La crise, une tragédie pour la santé des Grecs
LEMONDE.FR avec Reuters | 10.10.11
Augmentation des suicides, hausse de la consommation de drogue, développement de la prostitution, accroissement des infections au virus VIH… Une étude britannique parue lundi pointe les effets désastreux de la crise économique et des coupes budgétaires en Grèce : "Le tableau de la santé des Grecs est très préoccupant", juge David Stuckler, sociologue à l'université de Cambridge qui a dévoilé les conclusions de son étude dans le journal médicalLancet. "Une plus grande attention doit être portée à la santé et à l'accès aux soins pour s'assurer que la crise n'impacte pas la dernière source de richesse du pays : son peuple", commentent les auteurs de l'étude.
Au cours des deux dernières années, le gouvernement grec a imposé de sévères mesures d'austérité pour tenter de réduire sa dette colossale. La Grèce connaît sa plus grande récession depuis quarante ans et a dû accepter un plan de sauvetage du Fonds monétaire international et de l'Union européenne. Dans ce contexte, Martin McKee, de la London School of Hygiene and Tropical Medicine, qui a travaillé avec David Stuckler, estime que d'autres pays européens devraientprêter attention à ce qui se passe en Grèce. "Ce qui a lieu en Grèce montre ce qui peut se passer en cas de coupes budgétaires importantes dans le domaine de la santé […]", a-t-il dit lors d'une interview téléphonique.
LE BUDGET DES HÔPITAUX A BAISSÉ DE 40 %
Des coupes budgétaires considérables et l'augmentation du chômage à 16 % conduisent de plus en plus de Grecs à la dépression et à la drogue, tandis que la réduction des budgets des hôpitaux et des services médicaux prive de nombreuses personnes d'accès aux soins. "Le budget des hôpitaux a baissé de 40 % entre 2007 et 2009, selon les auteurs du Lancet. On relève un manque de personnel, de matériel médical et des patients qui donnent des pots-de-vin aux médecins pour couper les files d'attente", révèle le Guardian. Selon l'article, les plus faibles sont les plus impactés.

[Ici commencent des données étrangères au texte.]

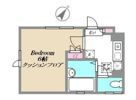 ドゥエルオオタニの間取り画像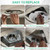 【Upgrade】 Model 671 Fan Compatible with Nutone 671rb, 672r, Compatible with Broan 750,751,752,N750,Compatible with 671, 671R, 671RB, 672, 672R, 672RB Unit, 3.5 Sones, 9"×9"
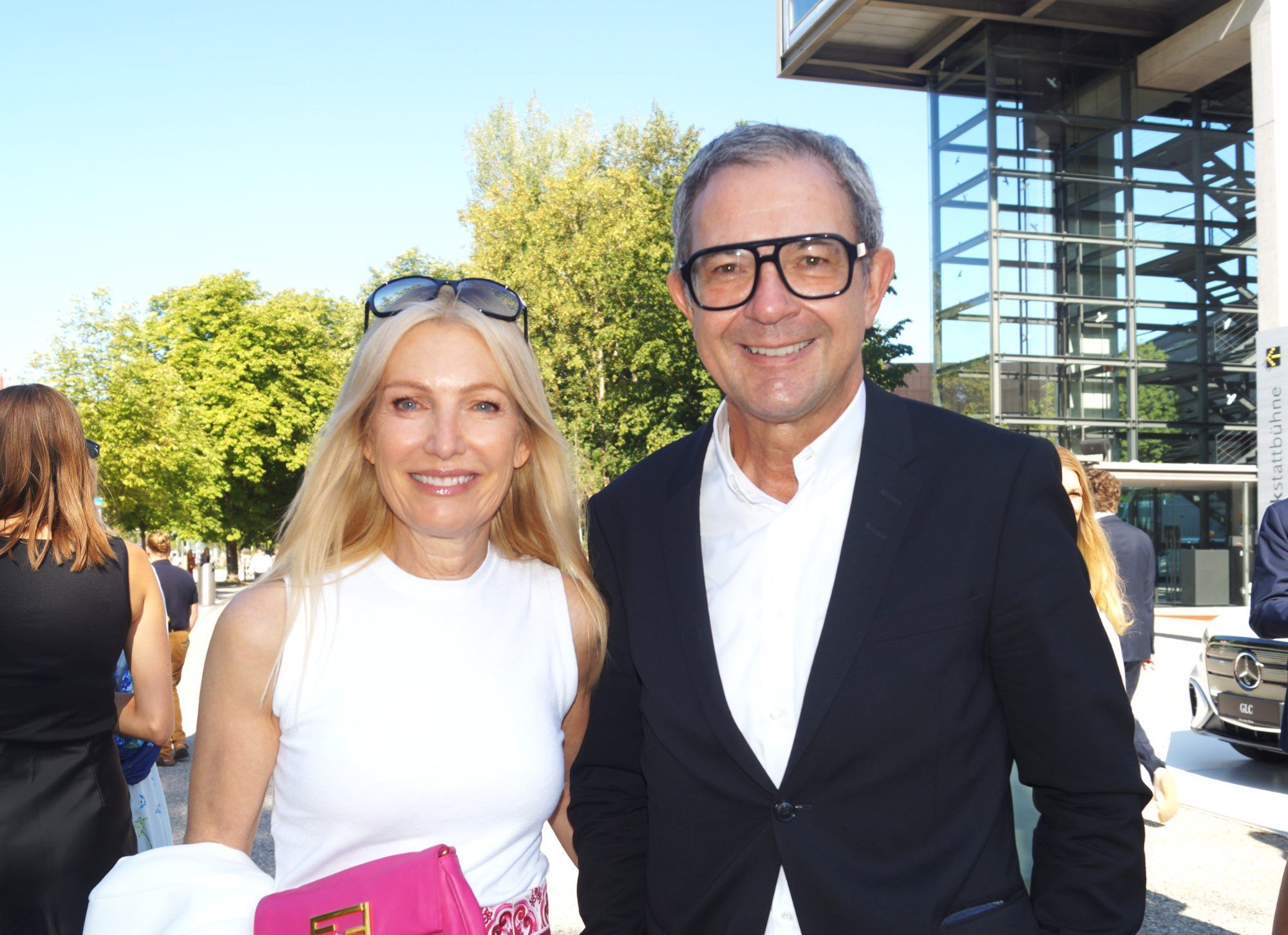 Andrea Peter und Bernhard Ölz (Prisma)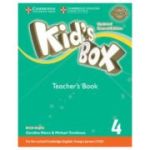 Kid's Box Level 4 Teacher's Book 2ed. - Caroline Nixon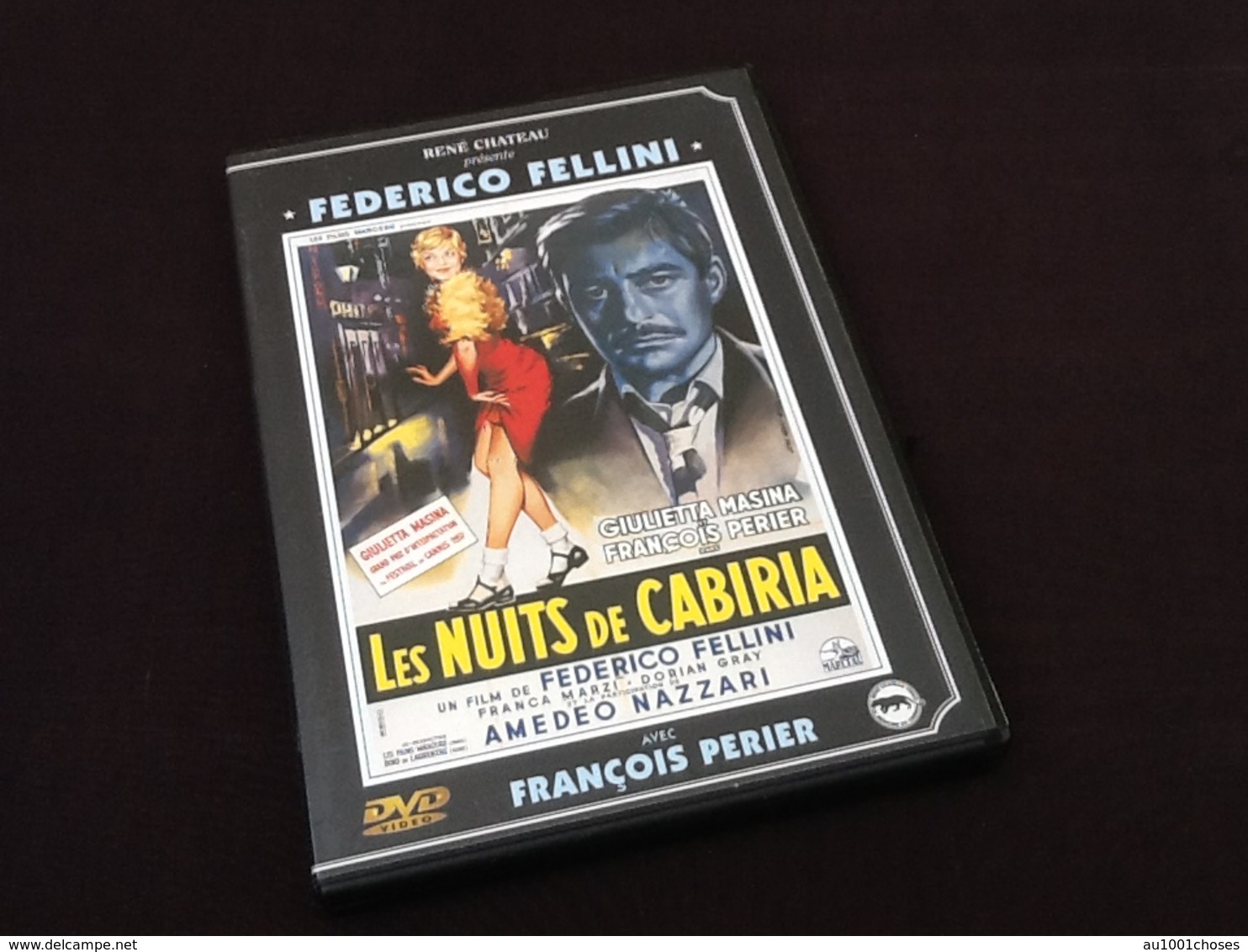 DVD Les Nuits De Cabiria  Fréderico  Fellini Avec François Perrier (2005) - Autres & Non Classés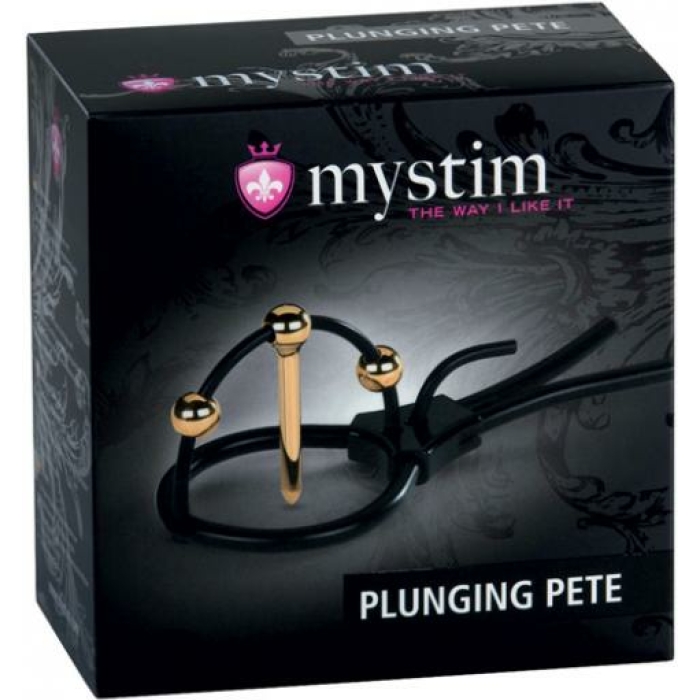 Mystim Plunging Pete Corona Strap & Urethral Sound - Image 3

"Nous constatons […] des tendances très inquiétantes, un doublement des cas de suicides, une hausse des homicides, une augmentation de 50 % des infections au virus VIH et des gens qui nous disent que leur santé a empiré mais qu'ils ne peuvent plus consulter de médecins même s'ils devraient le faire", ajoute le sociologue.
"LA CRISE ÉCONOMIQUE M'A CONDUIT À ÇA"
Selon l'équipe de chercheurs de M. Stuckler, le taux de suicide a augmenté de 17 % entre 2007 et 2009, mais un chiffre officieux donné par des parlementaires grecs fait état d'une hausse comprise entre 25 et 40 %. La ligne d'appel nationale qui prévient les suicides rapporte qu'un quart des interlocuteurs a rencontré des difficultés financières en 2010. L'impossibilité de rembourser des sommes importantes de crédit peut également être un facteur selon la ligne de secours citée par l'étude, explique le Guardian.
Parmi les faits divers qui ont choqué les Athéniens, un ancien homme d'affaires s'est défenestré, laissant un mot où il expliquait que la crise financière avait eu raison de lui. Un propriétaire d'un petit magasin a été retrouvé pendu sous un pont, avec une lettre où l'on pouvait lire : "Ne cherchez pas d'autres raisons. La crise économique m'a conduit à ça."
Dans leur étude, les chercheurs ont également mis à jour un augmentation significative d'infections au VIH en Grèce à la fin de l'année 2010. Selon leurs prévisions, les contaminations vont augmenter de 52 % cette année par rapport à l'an passé. La consommation d'héroïne a augmenté de 20 % en 2009, chiffre àrapprocher de la diminution d'un tiers des programmes de lutte contre la drogue en raison des économies budgétaires. La violence a également augmenté, tandis que les cas d'homicides et de vols ont presque doublé entre 2007 et 2009, rapporte encore l'étude, selon le Guardian.